INPUT DATA: Begin

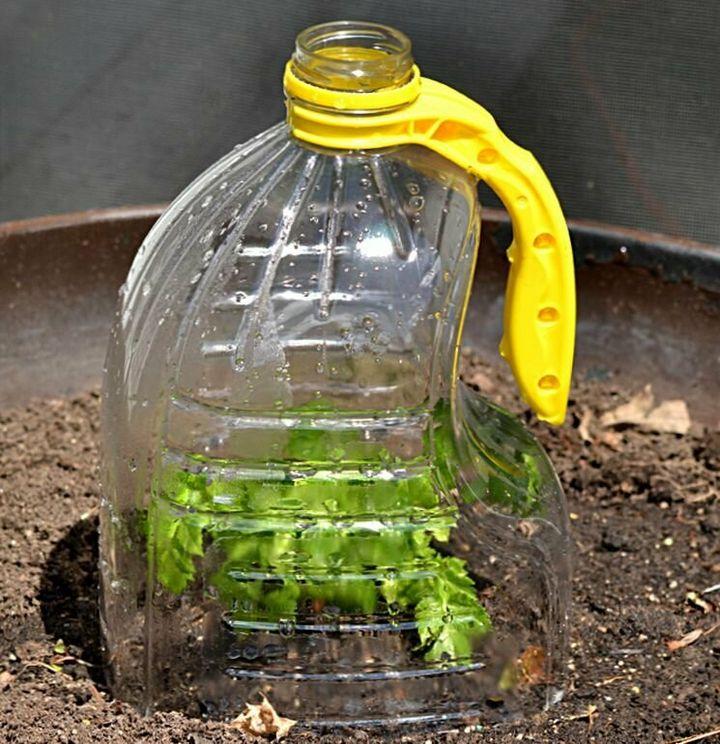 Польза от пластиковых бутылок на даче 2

INPUT DATA: End
INPUT DATA: Begin

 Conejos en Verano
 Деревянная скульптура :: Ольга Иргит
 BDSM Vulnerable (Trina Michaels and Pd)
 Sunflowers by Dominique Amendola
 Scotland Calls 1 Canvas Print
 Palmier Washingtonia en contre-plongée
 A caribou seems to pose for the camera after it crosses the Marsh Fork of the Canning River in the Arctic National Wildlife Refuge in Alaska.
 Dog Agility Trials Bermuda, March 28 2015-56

INPUT DATA: End
INPUT DATA: Begin

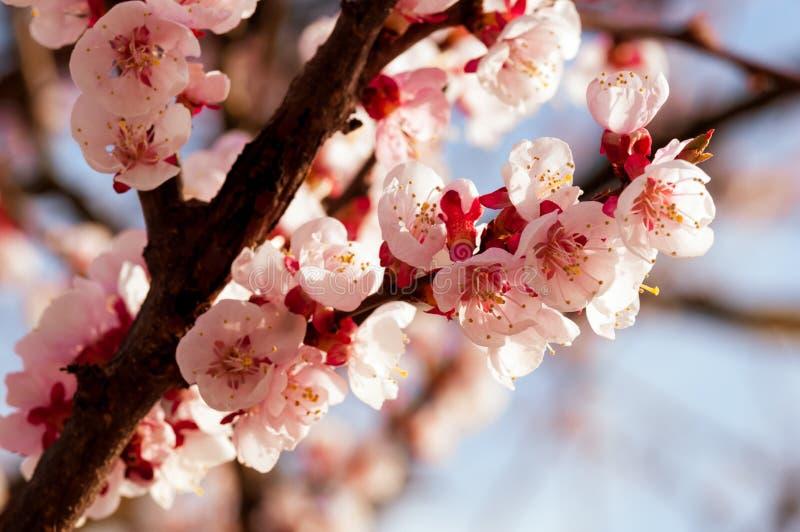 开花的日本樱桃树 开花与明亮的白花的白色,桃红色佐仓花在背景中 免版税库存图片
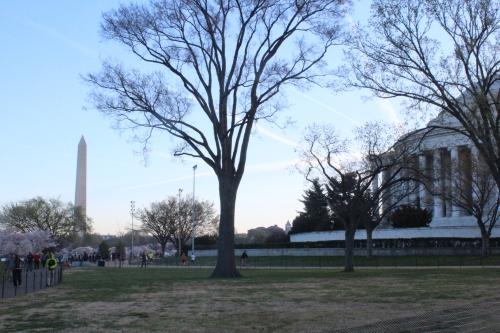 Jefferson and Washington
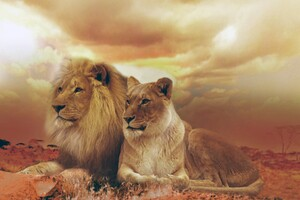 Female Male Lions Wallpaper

INPUT DATA: End

EXERCISE OBJECTIVE: Please, from the material above, copy only the lines from the line with "Conejos en Verano" up to and including the line with "Palmier Washingtonia en contre-plongée", exactly as written.

RESPONSE BELOW:
 Conejos en Verano
 Деревянная скульптура :: Ольга Иргит
 BDSM Vulnerable (Trina Michaels and Pd)
 Sunflowers by Dominique Amendola
 Scotland Calls 1 Canvas Print
 Palmier Washingtonia en contre-plongée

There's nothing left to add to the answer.